■ STATED GOAL ■
Retype the data below without altering anything.

■ DATASET RECORDS ■

▼

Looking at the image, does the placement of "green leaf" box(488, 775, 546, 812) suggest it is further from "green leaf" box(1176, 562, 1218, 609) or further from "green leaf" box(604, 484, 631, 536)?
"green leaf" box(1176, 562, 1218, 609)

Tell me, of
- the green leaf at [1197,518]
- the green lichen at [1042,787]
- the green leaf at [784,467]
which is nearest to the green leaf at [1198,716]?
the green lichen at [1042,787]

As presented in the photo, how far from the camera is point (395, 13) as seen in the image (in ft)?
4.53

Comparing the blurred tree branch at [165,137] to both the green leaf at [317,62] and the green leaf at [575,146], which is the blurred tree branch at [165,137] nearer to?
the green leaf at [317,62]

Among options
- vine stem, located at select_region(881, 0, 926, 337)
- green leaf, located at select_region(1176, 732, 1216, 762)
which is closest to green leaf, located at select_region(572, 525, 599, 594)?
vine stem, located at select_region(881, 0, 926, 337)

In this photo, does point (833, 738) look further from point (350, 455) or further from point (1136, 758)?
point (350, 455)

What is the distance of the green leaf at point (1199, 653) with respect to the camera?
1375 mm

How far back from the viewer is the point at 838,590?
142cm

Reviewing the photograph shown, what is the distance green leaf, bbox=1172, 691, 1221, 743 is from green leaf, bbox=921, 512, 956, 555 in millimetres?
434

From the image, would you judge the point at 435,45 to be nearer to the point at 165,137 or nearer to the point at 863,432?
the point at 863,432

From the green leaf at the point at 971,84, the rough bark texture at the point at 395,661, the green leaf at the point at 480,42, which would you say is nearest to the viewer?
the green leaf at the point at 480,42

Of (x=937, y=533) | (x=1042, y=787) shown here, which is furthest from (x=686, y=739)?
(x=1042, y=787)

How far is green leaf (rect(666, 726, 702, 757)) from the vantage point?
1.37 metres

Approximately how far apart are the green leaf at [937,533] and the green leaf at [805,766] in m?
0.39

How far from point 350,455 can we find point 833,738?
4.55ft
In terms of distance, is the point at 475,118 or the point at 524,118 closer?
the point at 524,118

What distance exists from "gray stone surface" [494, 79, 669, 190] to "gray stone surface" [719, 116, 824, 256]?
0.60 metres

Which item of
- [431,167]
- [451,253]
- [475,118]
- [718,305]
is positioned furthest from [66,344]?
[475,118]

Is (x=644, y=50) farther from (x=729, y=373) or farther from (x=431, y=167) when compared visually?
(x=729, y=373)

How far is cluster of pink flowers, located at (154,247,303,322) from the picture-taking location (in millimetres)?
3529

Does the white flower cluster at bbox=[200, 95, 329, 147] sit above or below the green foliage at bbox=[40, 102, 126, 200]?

▲

■ ANSWER BELOW ■
Looking at the image, does the placement of "green leaf" box(488, 775, 546, 812) suggest it is further from "green leaf" box(1176, 562, 1218, 609) or further from "green leaf" box(604, 484, 631, 536)?
"green leaf" box(1176, 562, 1218, 609)

Tell me, of
- the green leaf at [1197,518]
- the green lichen at [1042,787]
- the green leaf at [784,467]
which is nearest to the green leaf at [1198,716]?
the green lichen at [1042,787]

As presented in the photo, how far from the camera is point (395, 13) as seen in the image (in ft)?
4.53

Comparing the blurred tree branch at [165,137] to both the green leaf at [317,62] and the green leaf at [575,146], which is the blurred tree branch at [165,137] nearer to?
the green leaf at [317,62]

Among options
- vine stem, located at select_region(881, 0, 926, 337)
- green leaf, located at select_region(1176, 732, 1216, 762)
which is closest to green leaf, located at select_region(572, 525, 599, 594)?
vine stem, located at select_region(881, 0, 926, 337)

In this photo, does point (833, 738) look further from point (350, 455) or further from point (1136, 758)?
point (350, 455)

What is the distance of the green leaf at point (1199, 653) with respect to the camera?
1375 mm

How far back from the viewer is the point at 838,590?
142cm

Reviewing the photograph shown, what is the distance green leaf, bbox=1172, 691, 1221, 743 is from green leaf, bbox=921, 512, 956, 555 in millimetres?
434

From the image, would you judge the point at 435,45 to be nearer to the point at 165,137 or nearer to the point at 863,432?
the point at 863,432

From the green leaf at the point at 971,84, the rough bark texture at the point at 395,661, the green leaf at the point at 480,42, which would you say is nearest to the viewer?
the green leaf at the point at 480,42

Of (x=937, y=533) | (x=1042, y=787) shown here, which is furthest from (x=686, y=739)?
(x=1042, y=787)

How far is green leaf (rect(666, 726, 702, 757)) from the vantage point?
1.37 metres

Approximately how far apart are the green leaf at [937,533] and the green leaf at [805,766] in m?
0.39

How far from point 350,455 can we find point 833,738?
4.55ft
In terms of distance, is the point at 475,118 or the point at 524,118 closer?
the point at 524,118

What distance exists from "gray stone surface" [494, 79, 669, 190] to "gray stone surface" [719, 116, 824, 256]?
0.60 metres

Which item of
- [431,167]
- [451,253]
- [475,118]
- [718,305]
is positioned furthest from [66,344]?
[475,118]

Is (x=644, y=50) farther from (x=729, y=373) or farther from (x=431, y=167) when compared visually?
(x=729, y=373)

How far is cluster of pink flowers, located at (154,247,303,322) from the picture-taking location (in millimetres)?
3529

Does the white flower cluster at bbox=[200, 95, 329, 147] sit above or below the green foliage at bbox=[40, 102, 126, 200]?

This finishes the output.